■ EXERCISE TASK
Copy out every one of the records below word for word, keeping each line and its order unchanged.

┄┄┄┄┄┄┄┄┄┄┄┄┄┄┄┄┄┄┄┄

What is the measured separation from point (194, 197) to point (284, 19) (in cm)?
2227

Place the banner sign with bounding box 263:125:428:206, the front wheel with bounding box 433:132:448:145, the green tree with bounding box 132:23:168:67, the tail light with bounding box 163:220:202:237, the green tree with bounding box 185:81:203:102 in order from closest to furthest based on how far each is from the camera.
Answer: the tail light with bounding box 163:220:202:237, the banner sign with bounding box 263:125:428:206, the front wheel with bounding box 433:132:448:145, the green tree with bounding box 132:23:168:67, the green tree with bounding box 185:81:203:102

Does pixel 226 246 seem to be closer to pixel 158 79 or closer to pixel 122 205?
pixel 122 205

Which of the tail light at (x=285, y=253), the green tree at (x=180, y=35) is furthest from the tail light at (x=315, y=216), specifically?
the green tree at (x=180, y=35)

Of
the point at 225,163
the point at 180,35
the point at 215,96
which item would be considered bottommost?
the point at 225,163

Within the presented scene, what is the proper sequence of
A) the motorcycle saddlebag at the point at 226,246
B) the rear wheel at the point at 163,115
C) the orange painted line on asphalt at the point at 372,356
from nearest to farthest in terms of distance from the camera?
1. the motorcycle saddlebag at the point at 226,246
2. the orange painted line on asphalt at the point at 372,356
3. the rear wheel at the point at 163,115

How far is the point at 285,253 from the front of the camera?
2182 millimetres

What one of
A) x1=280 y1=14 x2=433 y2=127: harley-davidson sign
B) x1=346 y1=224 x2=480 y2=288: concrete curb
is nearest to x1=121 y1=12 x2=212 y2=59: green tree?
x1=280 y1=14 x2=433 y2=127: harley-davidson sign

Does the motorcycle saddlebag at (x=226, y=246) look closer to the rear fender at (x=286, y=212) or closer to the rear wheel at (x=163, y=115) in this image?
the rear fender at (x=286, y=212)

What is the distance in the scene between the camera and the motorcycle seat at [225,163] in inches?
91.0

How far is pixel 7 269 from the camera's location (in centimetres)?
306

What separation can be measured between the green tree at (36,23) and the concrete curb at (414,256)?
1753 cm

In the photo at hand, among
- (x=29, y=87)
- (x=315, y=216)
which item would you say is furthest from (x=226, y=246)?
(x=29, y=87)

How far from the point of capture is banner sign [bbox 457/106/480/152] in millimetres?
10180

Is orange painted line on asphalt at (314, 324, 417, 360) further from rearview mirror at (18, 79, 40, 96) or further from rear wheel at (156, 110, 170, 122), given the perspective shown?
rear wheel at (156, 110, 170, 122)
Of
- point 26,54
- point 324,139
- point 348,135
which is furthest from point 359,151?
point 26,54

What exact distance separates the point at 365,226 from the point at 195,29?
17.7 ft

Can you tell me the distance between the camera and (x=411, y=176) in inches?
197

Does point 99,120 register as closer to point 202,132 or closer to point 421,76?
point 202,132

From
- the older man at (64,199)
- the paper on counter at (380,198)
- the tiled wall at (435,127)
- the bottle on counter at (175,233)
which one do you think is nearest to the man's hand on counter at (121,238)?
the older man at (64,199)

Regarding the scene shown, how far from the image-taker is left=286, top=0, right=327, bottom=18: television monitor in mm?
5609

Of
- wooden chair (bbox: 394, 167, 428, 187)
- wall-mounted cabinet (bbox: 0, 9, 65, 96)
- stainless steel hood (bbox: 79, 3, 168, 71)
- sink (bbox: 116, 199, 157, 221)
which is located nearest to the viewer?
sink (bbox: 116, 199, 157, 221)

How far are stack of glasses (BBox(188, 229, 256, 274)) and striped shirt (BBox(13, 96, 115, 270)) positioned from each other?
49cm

┄┄┄┄┄┄┄┄┄┄┄┄┄┄┄┄┄┄┄┄

■ SOLUTION TO THIS EXERCISE
What is the measured separation from point (194, 197) to point (284, 19) (in cm)?
2227

Place the banner sign with bounding box 263:125:428:206, the front wheel with bounding box 433:132:448:145, the green tree with bounding box 132:23:168:67, the tail light with bounding box 163:220:202:237, the green tree with bounding box 185:81:203:102 in order from closest to furthest based on how far each is from the camera.
Answer: the tail light with bounding box 163:220:202:237, the banner sign with bounding box 263:125:428:206, the front wheel with bounding box 433:132:448:145, the green tree with bounding box 132:23:168:67, the green tree with bounding box 185:81:203:102

Does pixel 226 246 seem to be closer to pixel 158 79 or closer to pixel 122 205?
pixel 122 205

Which of the tail light at (x=285, y=253), the green tree at (x=180, y=35) is furthest from the tail light at (x=315, y=216), specifically?
the green tree at (x=180, y=35)

Of
the point at 225,163
the point at 180,35
the point at 215,96
which item would be considered bottommost?
the point at 225,163

Within the presented scene, what is the proper sequence of
A) the motorcycle saddlebag at the point at 226,246
B) the rear wheel at the point at 163,115
C) the orange painted line on asphalt at the point at 372,356
from nearest to farthest in terms of distance from the camera?
1. the motorcycle saddlebag at the point at 226,246
2. the orange painted line on asphalt at the point at 372,356
3. the rear wheel at the point at 163,115

How far is the point at 285,253 from the front of the camera?
2182 millimetres

What one of
A) x1=280 y1=14 x2=433 y2=127: harley-davidson sign
B) x1=346 y1=224 x2=480 y2=288: concrete curb
is nearest to x1=121 y1=12 x2=212 y2=59: green tree?
x1=280 y1=14 x2=433 y2=127: harley-davidson sign

Does the motorcycle saddlebag at (x=226, y=246) look closer to the rear fender at (x=286, y=212) or closer to the rear wheel at (x=163, y=115) in this image?
the rear fender at (x=286, y=212)

What is the distance in the scene between the camera and the motorcycle seat at [225,163] in inches?
91.0

How far is pixel 7 269 from the camera's location (in centimetres)?
306

What separation can be measured between the green tree at (36,23) and the concrete curb at (414,256)?
1753 cm

In the photo at hand, among
- (x=29, y=87)
- (x=315, y=216)
which item would you say is furthest from (x=226, y=246)?
(x=29, y=87)

How far from the point of capture is banner sign [bbox 457/106/480/152] in millimetres?
10180

Is orange painted line on asphalt at (314, 324, 417, 360) further from rearview mirror at (18, 79, 40, 96) or further from rear wheel at (156, 110, 170, 122), given the perspective shown?
rear wheel at (156, 110, 170, 122)
Of
- point 26,54
- point 324,139
- point 348,135
which is furthest from point 359,151?
point 26,54

What exact distance separates the point at 365,226 from the point at 195,29?
17.7 ft

Can you tell me the distance between the camera and (x=411, y=176) in inches?
197

Does point 99,120 register as closer to point 202,132 or closer to point 421,76?
point 202,132

From
- the older man at (64,199)
- the paper on counter at (380,198)
- the tiled wall at (435,127)
- the bottle on counter at (175,233)
which one do you think is nearest to the man's hand on counter at (121,238)?
the older man at (64,199)

Regarding the scene shown, how far from the image-taker is left=286, top=0, right=327, bottom=18: television monitor in mm?
5609

Of
- wooden chair (bbox: 394, 167, 428, 187)
- wall-mounted cabinet (bbox: 0, 9, 65, 96)
- stainless steel hood (bbox: 79, 3, 168, 71)
- sink (bbox: 116, 199, 157, 221)
which is located nearest to the viewer?
sink (bbox: 116, 199, 157, 221)

How far are stack of glasses (BBox(188, 229, 256, 274)) and striped shirt (BBox(13, 96, 115, 270)) positioned from each other?
49cm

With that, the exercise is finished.